Wow, that technique should have their own thread here.


This is also very cool. I had heard of efforts using things like decellularised mouse hearts but with plant structures it bypasses the need for a living animal to die before a scaffold can be created. The video shot where you see the blood suffuse the structure is particularly impressive.


I wonder how these would taste in a salad.


It makes for a very hearty salad.


Since there was no mention in TFA: please remember to add the hydroxide to water rather than the other way around (i.e. water into hydroxide)---the hydroxide dissolving into water releases heat and you don't want a highly caustic liquid to suddenly boil on you.


The thought of an inexperienced person boiling a solution of Sodium Hydroxide in something as crude as a soup pot on their stovetop gives me the shudders.

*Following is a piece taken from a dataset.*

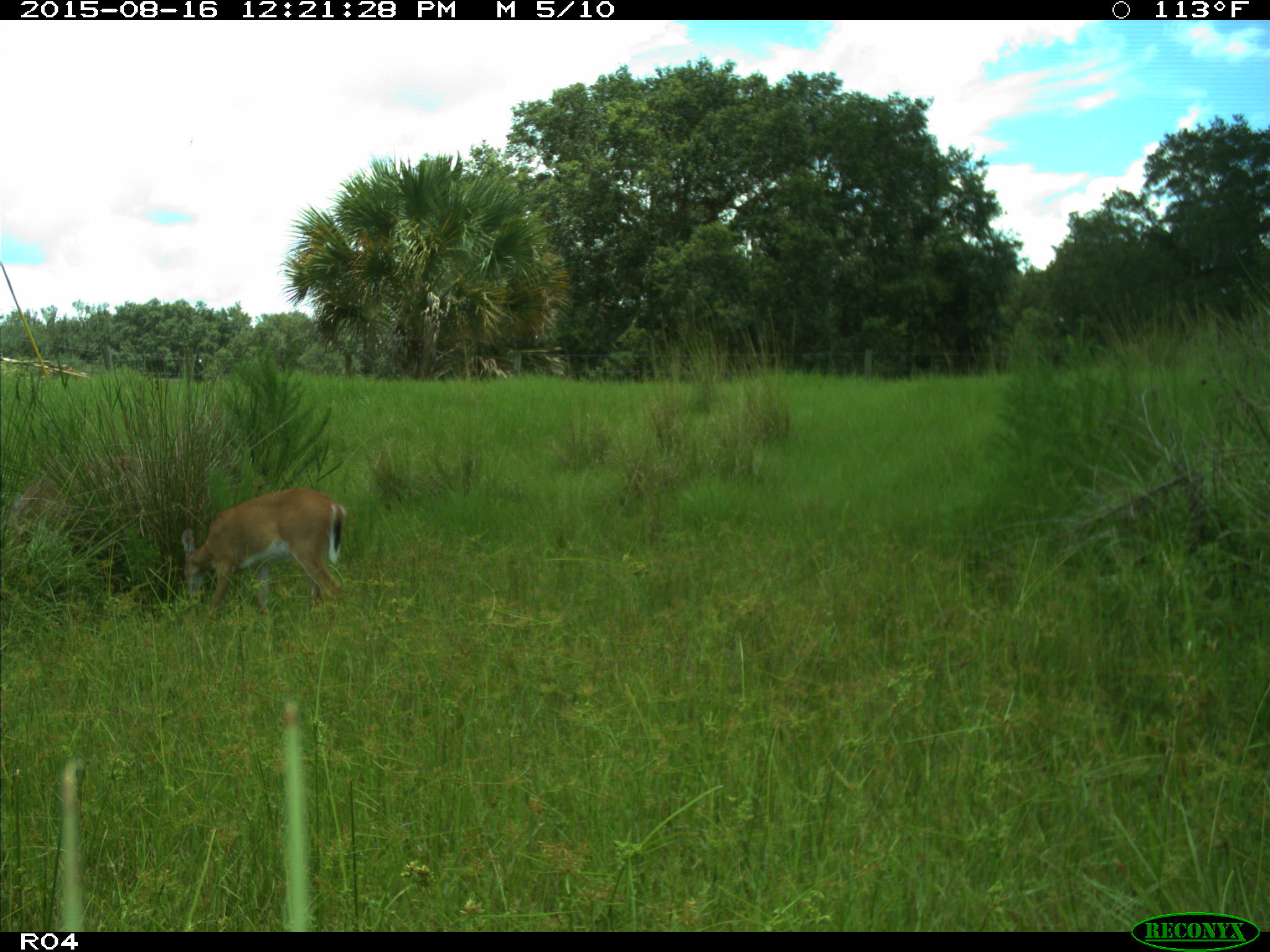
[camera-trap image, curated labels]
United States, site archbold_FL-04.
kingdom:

I can’t express enough how stupid this is. Don’t do this.


Also, the two pointy frilly leaves are stinging nettle. Still absolutely nothing compared to fishing around with your hands wearing only cheap nitrile gloves in a liquid you just measured at 14 pH, then boiling it indoors for two hours.

So many PSA's for such a short post.


We learnt this rhyme in school: “Here lies _______, meek and placid, because he added water to an acid.”

I went to an all boys school.


Leaf arts used to be a common thing in many parts of India. As kids we used to keep fresh leaves in between pages in a notebook and keep it for weeks. aA the end, you are only left with the veins. Peepal leaves were used for its sturdiness.

Some beautiful craft works from such leaves. https://www.google.com/search?q=peepal+leaf+art


Being a big leaf with a distinctive tail Ficus religiosa should yield very nice results. As a footnote, the veins arrangement is a basic character to distinguish the many hundred extant species of Ficus. Some have very characteristic veins arranged in a stack (like pages in a book) and other show veins arranged in an irregular reticulate. Second and third grade veins are also an important character.


> you have to carefully unroll the leaves by hand

Don't do that. I assume that the curl problem can be solved processing the leaves into two (non-reactive) metallic mesh pieces or two glass panes joined together with a few clothes pegs. Or use pre-dried pressed leaves that are more rigid.

Pros: The procedure is faster than the 'macerate it in water for weeks' system plus saving bleaching final step, but (cons) 1) the results are not so good as in the classic procedure (lots of veins vanished in the Hedera leaves for example, and Platanus leaves are still imperfect) 2) you can not use delicate leaves (it seems that the fresh Ulmus, Urtica and Rosa leaves disappeared totally in the procedure but water still could process those), and 3) is more dangerous.

Is a nice explorative project, but is just at the middle of the road at this moment. Can be improved


I am not surprised that Urtica didn't work. They prepare and taste very much like spinach.


I’ve seen fancy tea strainers made from skeletonized leaves, so I clicked to see their process. I’ve been thinking of making some, but the only skeletonized leaves I’ve seen were in creeks and are pretty fragile. It seems like leaf selection is the hard part, not the method, since creeks do the job fine and with lye the leaves were still fragile. Looks like I need some peepal leaves!